GOAL: Reproduce the lines below word for word, starting with the line that contains "How far is the office" and going on through the final line.

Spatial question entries
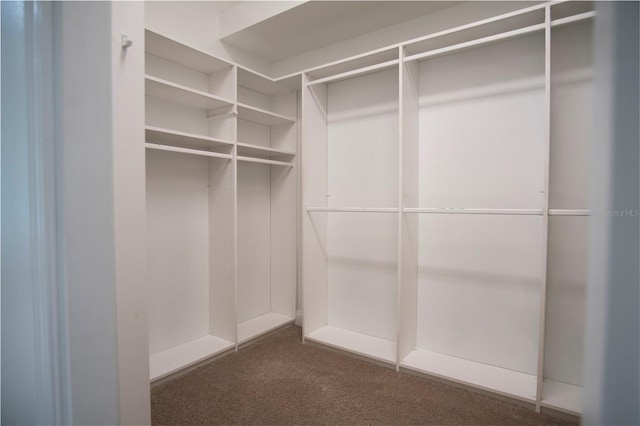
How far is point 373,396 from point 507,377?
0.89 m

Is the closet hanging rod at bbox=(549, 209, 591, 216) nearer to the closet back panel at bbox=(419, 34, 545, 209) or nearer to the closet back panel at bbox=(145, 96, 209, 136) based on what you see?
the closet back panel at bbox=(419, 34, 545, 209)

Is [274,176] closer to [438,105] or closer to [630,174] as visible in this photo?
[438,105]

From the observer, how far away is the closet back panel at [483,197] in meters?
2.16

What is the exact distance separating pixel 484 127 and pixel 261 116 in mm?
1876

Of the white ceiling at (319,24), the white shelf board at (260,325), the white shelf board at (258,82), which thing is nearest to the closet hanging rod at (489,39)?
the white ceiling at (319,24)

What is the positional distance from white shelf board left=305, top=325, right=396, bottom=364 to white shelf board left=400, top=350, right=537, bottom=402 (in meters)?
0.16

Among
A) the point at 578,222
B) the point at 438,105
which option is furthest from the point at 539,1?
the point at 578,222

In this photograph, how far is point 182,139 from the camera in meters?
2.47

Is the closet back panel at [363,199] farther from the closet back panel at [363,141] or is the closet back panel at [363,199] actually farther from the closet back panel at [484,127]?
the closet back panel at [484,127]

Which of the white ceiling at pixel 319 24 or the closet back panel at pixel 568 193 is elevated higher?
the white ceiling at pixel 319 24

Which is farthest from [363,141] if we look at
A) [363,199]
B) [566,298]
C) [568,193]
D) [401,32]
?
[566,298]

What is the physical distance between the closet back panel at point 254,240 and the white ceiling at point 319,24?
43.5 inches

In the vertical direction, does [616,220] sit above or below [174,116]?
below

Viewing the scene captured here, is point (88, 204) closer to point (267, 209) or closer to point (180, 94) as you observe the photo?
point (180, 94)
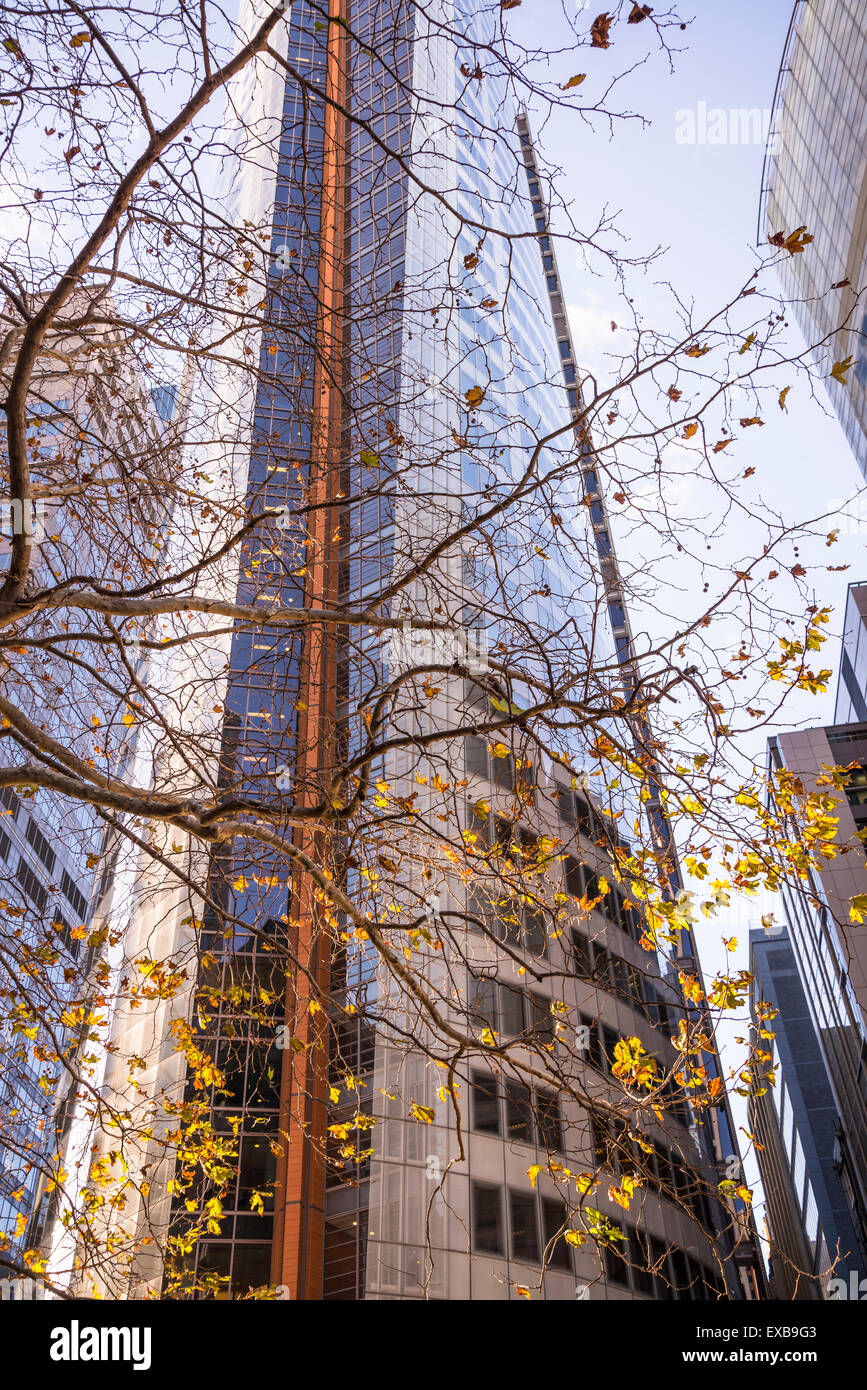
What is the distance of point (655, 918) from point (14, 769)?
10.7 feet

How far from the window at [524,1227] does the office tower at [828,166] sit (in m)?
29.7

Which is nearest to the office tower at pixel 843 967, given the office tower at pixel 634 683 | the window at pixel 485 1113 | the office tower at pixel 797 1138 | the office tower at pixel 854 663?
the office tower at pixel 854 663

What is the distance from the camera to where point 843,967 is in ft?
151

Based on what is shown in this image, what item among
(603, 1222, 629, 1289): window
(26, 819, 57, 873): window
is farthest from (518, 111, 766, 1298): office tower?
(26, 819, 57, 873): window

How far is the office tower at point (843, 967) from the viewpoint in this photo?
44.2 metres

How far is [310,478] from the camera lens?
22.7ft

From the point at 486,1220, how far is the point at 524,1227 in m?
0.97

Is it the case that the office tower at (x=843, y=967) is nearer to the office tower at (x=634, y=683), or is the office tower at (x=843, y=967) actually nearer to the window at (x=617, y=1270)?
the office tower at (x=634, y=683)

REPLY:
How far is the office tower at point (843, 967) from the viewpoint in this photo?
44.2 metres

How far is [310,478] from the camera lens?
22.7ft

From the point at 486,1220, how far is the point at 524,1227 in m?
0.97

Is it the case that the office tower at (x=843, y=967) is nearer to the office tower at (x=634, y=683), or is the office tower at (x=843, y=967) actually nearer to the window at (x=617, y=1270)?
the office tower at (x=634, y=683)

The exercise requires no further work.